• **AIM**:
Locate the line containing "In looking at" in the material below; repeat it and every line after it, exactly as written.
Start TASK MATERIAL
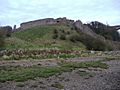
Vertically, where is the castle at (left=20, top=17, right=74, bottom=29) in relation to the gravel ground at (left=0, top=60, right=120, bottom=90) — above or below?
above

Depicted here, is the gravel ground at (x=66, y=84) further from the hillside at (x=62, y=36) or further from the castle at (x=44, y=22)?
the castle at (x=44, y=22)

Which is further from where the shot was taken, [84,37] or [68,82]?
[84,37]

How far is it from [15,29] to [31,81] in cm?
9555

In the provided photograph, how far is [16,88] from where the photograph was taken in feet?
48.9

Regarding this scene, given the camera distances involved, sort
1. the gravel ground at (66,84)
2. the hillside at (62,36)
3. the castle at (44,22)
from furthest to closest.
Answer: the castle at (44,22)
the hillside at (62,36)
the gravel ground at (66,84)

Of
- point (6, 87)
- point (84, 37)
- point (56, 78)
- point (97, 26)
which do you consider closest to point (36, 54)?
point (56, 78)

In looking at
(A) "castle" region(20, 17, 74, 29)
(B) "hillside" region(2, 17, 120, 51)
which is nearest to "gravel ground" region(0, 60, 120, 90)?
(B) "hillside" region(2, 17, 120, 51)

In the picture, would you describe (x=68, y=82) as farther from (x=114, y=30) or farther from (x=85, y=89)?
(x=114, y=30)

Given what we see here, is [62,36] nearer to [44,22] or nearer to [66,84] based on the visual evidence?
[44,22]

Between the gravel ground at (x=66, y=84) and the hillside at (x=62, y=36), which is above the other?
the hillside at (x=62, y=36)

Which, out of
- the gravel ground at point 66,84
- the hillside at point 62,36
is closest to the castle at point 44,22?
the hillside at point 62,36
End TASK MATERIAL
• **ANSWER FOR THIS EXERCISE**:
In looking at
(A) "castle" region(20, 17, 74, 29)
(B) "hillside" region(2, 17, 120, 51)
which is nearest to "gravel ground" region(0, 60, 120, 90)?
(B) "hillside" region(2, 17, 120, 51)

In the picture, would you describe (x=68, y=82) as farther from (x=114, y=30) or farther from (x=85, y=89)?
(x=114, y=30)

Given what we see here, is [62,36] nearer to [44,22] or nearer to [66,84] based on the visual evidence?
[44,22]

Between the gravel ground at (x=66, y=84) and the hillside at (x=62, y=36), which is above the other?
the hillside at (x=62, y=36)

Which, out of
- the gravel ground at point 66,84
- the hillside at point 62,36
is closest to the castle at point 44,22?
the hillside at point 62,36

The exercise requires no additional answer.